Più problematica sarebbe l’applicazione della PEX nell’ipotesi di holding nella quale solo alcune delle partecipazioni detenute hanno diritto a beneficiare del regime in esame. In tale ipotesi, in relazione alle partecipazioni, troverebbe applicazione un regime differenziato. In realtà, la plusvalenza da cd. “exit” potrebbe essere quantificata in maniera relativamente agevole anche in tale eventualità. Dovrebbe essere altresì agevole distinguere i proventi che beneficiano della PEX rispetto a quelli soggetti al regime ordinario (così come distinguere tra minusvalenze in PEX indeducibili da quelle ordinariamente deducibili). Ad ogni modo, l’Agenzia potrebbe ritenere che tale regime differenziato sia difficilmente conciliabile con il principio di determinazione unitaria della plusvalenza relativa all’azienda ceduta.
In secondo luogo, occorrerebbe chiarire se, sull’eventuale applicazione della PEX nella fattispecie in esame, possa influire l’attività svolta in concreto dalla holding. In particolare, occorre stabilire se l’applicazione della PEX possa dipendere dalla natura cd. “statica” o cd. “dinamica” della holding. Invero, in caso di holding cd. “statica” è concettualmente più semplice concepire l’applicazione della PEX. Si potrebbe addirittura dubitare della possibilità di qualificare come complesso aziendale il compendio ceduto. È dunque più agevole derogare al principio dell’unitarietà della plusvalenza da cessione di azienda. Maggiori difficoltà sorgono invece con riferimento alla cd. “holding dinamica”, stante la maggiore assimilabilità di questa ad un’azienda. Ad ogni modo, non sembra corretto applicare una soluzione diversa alle due ipotesi. La PEX trova applicazione indifferentemente sia con riferimento alle partecipazioni detenute dalla holding cd. “statica” che con riferimento alle partecipazioni detenute dalla holding cd. “dinamica”. Sulla base di ciò, laddove si ammetta l’applicabilità della PEX alle holding cd. “pure”, tale disciplina dovrebbe trovare applicazione indipendentemente dalla natura cd. “statica” o “dinamica” della holding.
Infine, i summenzionati principi devono essere coordinati con la regola, contenuta nell’art. 166 del TUIR, secondo la quale il trasferimento di sede non genera plusvalenze con riferimento agli attivi confluiti in una stabile organizzazione in Italia.
Sulla base di tale regola, in dottrina è stato da taluno evidenziato che, in caso di holding cd. “mista”, la PEX potrebbe trovare applicazione laddove oggetto di trasferimento all’estero siano solo le partecipazioni, mentre la restante struttura aziendale resti nel territorio.

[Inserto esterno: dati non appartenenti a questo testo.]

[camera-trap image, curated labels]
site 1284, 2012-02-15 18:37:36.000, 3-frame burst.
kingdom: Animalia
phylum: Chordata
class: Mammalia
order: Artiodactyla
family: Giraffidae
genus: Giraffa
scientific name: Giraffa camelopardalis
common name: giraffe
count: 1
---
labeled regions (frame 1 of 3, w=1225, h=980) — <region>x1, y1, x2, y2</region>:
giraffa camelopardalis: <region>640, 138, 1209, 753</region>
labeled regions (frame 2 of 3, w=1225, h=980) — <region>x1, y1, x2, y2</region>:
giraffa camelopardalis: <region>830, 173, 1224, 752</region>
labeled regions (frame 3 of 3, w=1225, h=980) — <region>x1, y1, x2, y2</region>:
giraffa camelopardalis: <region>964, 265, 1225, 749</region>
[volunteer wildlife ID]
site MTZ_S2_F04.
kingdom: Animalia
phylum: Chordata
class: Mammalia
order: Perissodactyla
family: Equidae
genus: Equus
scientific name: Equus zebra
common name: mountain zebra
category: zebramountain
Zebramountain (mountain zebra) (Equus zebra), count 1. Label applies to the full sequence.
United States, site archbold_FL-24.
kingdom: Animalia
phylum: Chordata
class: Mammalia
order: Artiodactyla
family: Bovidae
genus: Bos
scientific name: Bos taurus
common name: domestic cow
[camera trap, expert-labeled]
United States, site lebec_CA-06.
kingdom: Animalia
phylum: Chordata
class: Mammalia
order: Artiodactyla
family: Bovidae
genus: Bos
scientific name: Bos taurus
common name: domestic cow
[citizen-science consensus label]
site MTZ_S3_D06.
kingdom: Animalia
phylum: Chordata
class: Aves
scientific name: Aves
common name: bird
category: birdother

In relazione alla holding cd. “pura”, si pone il problema di stabilire se si possa configurare una stabile organizzazione residua. Tendenzialmente si tratta di una ipotesi di difficile realizzazione nella pratica. Ipotizzandone l’ammissibilità, potrebbe assumere rilievo in questa sede la distinzione tra holding cd. “statica” e “dinamica”. In relazione a quest’ultima, in talune ipotesi, secondo parte della dottrina potrebbe configurarsi l’ipotesi di una stabile organizzazione. Ciò in particolare laddove in Italia residuasse un centro fisso di gestione delle partecipazioni dotato di sufficiente stabilità, pur dipendendo dalla sede estera. Anche sul punto sarebbe opportuno un chiarimento.